Hence, perhaps, the sturdy, businesslike quality of much of the prose, the fragmentary economy of the verse. Sometimes the roles are switched or smudged together in poetic prose or prosy verse. Gaps and typographic dislocations feel scrupulous, as registering uncertainty about what can or should be said. The premise of each poem is an unusual or unfamiliar predicament, in which real or invented characters play out their humanity.
In “The Woman who Married a Bear”, the relationship between an asexual Department of Conservation ranger and her lesbian colleague crumbles in the despair and nastiness of any old breakup. The strangeness lies in the premise that the introduced species she is trying to exterminate from the New Zealand high country is the black bear, which is used to figure her solitary particularity. In “Ghosts”, another remarkable couple are involved in a remarkable project in a harsh, lonely place – a (real) ecologist and oncologist at the remote Global Seed Vault in remote Norway. Personal fragility becomes a figure of global genetic vulnerability.

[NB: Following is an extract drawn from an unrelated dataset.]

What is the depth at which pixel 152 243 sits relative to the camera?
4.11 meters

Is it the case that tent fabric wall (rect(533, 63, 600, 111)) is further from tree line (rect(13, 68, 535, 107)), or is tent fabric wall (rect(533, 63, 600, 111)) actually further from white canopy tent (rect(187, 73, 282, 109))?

In “Addis Ababa”, an Ethiopian immigrant rehearses the losses that have brought him to New Zealand, and explores the business of getting by, fitting in, settling in to work. His work is translation, and as a linguist, he is acutely aware of verbal and cultural gains and losses. His language has a careful, scholarly formality; and there are brief lapses into his mother-tongue when he is stuck for a word or grappling with something untranslatable. Mostly these words are not glossed, so we are left to briefly feel his frustration. For this touching, eloquent sequence alone, the book is worth seeking out.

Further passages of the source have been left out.